Nevertheless, Paul’s heart was always in the transformation, the compassion of God in Jesus in him. So writing to Titus he eagerly moves on: ‘But when the kindness of God our Saviour and His love toward mankind appeared… He saved us’(Titus 3:4-5). This involves release from both the spiritual blindness and our captivity to sin, and happens ‘through the washing of regeneration and renewing by the Holy Spirit’(Titus 3:5).

Through His illuminating Spirit, God shines ‘in our hearts to give the light of the knowledge of the glory of God in the face of Jesus Christ’(2 Corinthians 4:6). Then ‘made free from sin’(Romans 6:18), a freedom ‘“bought”’(Revelation 5:9) by the blood of Jesus, we instead become ‘bondservants of righteousness… servants of God’(Romans 6:18-22), no longer those who ‘set their minds on the things of the flesh, but those who live according to the Spirit’(Romans 8:5). Moreover, this new bond is far better than being the servant of a good master. We become the children of a good father, our perfect Father, having received not so much a ‘spirit of bondage… but… the Spirit of adoption, by whom we cry, “Abba! Father!”’(Romans 8:15). So now, as children of God ‘“born of the Spirit”’(John 3:6), instead of the rotten deeds of fleshly decay, we’re enabled to yield the sweet ‘fruit of the Spirit… love, joy, peace, patience, kindness, goodness, faith[fullness], gentleness, and self-control’(Galatians 5:22-23), a much more blessed existence, and one which grows in its yield.

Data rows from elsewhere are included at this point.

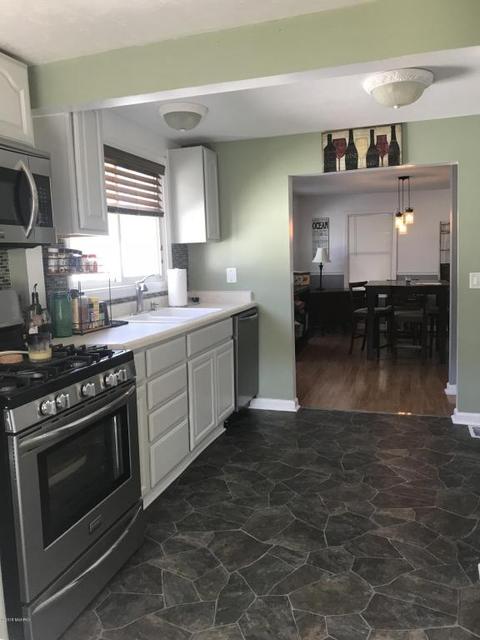 24239 Second Ave, Mattawan, MI 49071 photo 5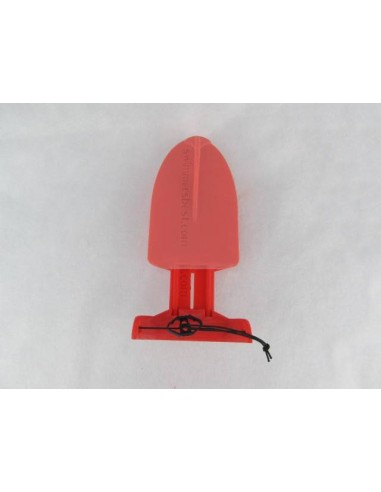 Wrist Trainer allena polso per palette modulari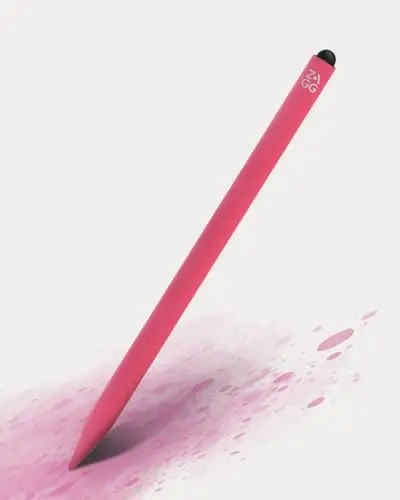 ZAGG Pro Stylus 2 with active and capacitive tips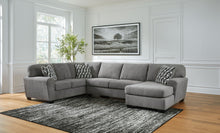 Load image into Gallery viewer, Birkdale Court - Sectional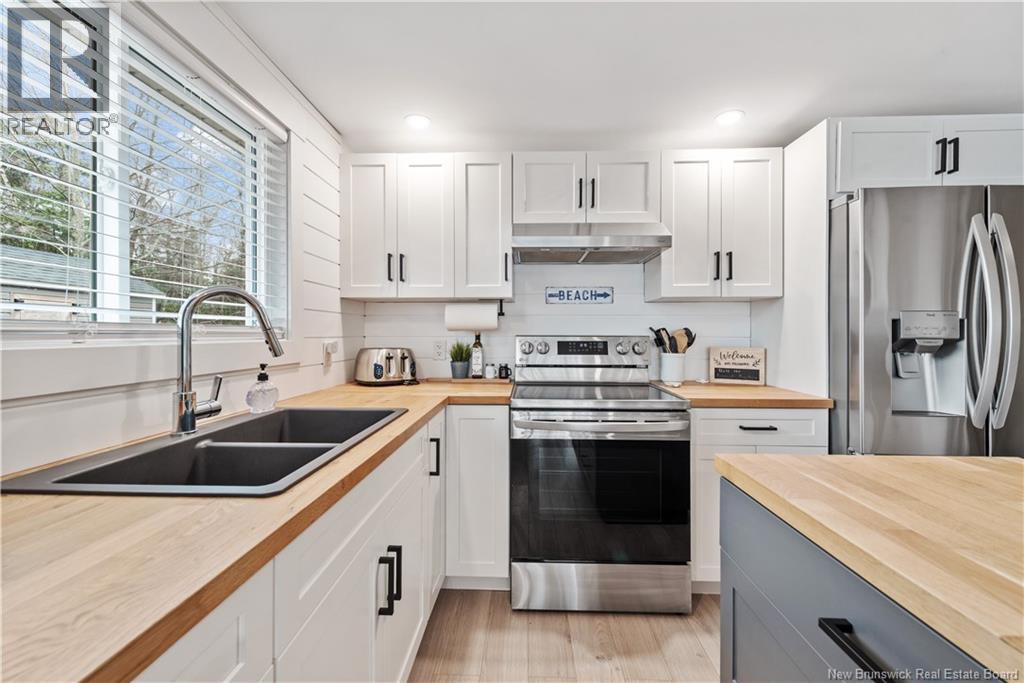 4 Kelly Lane, Shediac Bridge, New Brunswick  E4R 1L7 - Photo 19 - NB137220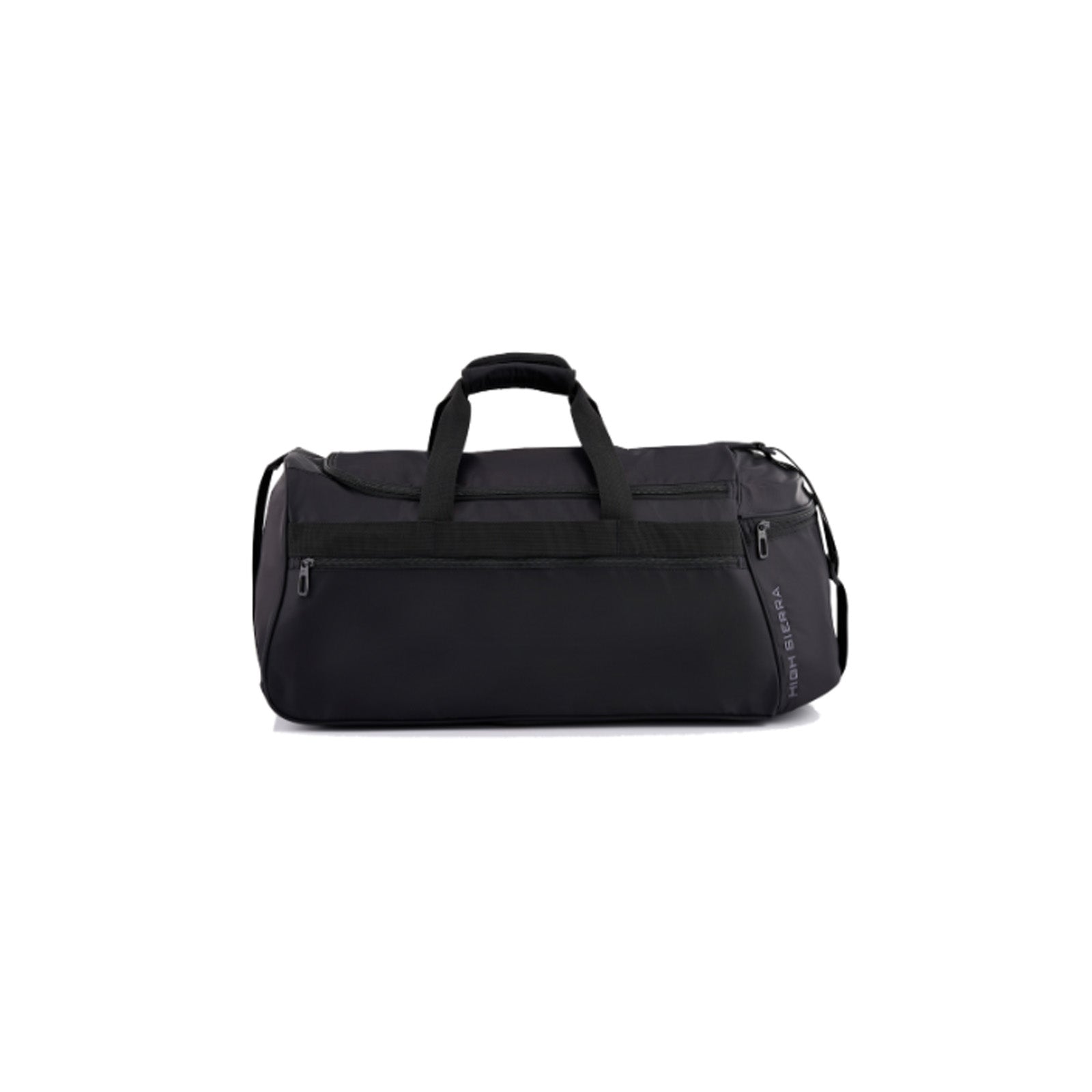 High-Sierra-Travel-Duffle-Large-Black-Back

This expectation of growth is important to understand, especially when newly set free into this Christian life, as with those Titus was ministering to on Crete. So Paul’s letter contains some basic teachings for such groups, including things like not being ‘enslaved to much wine’(Titus 2:3). As Peter taught, we’re to rid ourselves of all such fleshly drives, ‘Putting away… all wickedness… deceit, hypocrisies, envies’(1 Peter 2:1) etc., and instead, like ‘newborn babies, long for the pure milk of the Word, that with it [we] may grow’(1 Peter 2:2). It’s a wonderful ‘pilgrimage… from strength to strength’(Psalm 84:5-7). Then, in the fullness of time, when eternity dawns, ‘the creation itself… will be delivered from the bondage of decay into the liberty of the glory of the children of God’(Romans 8:21) – as Paul concludes here, ‘the hope of eternal life’(Titus 3:7).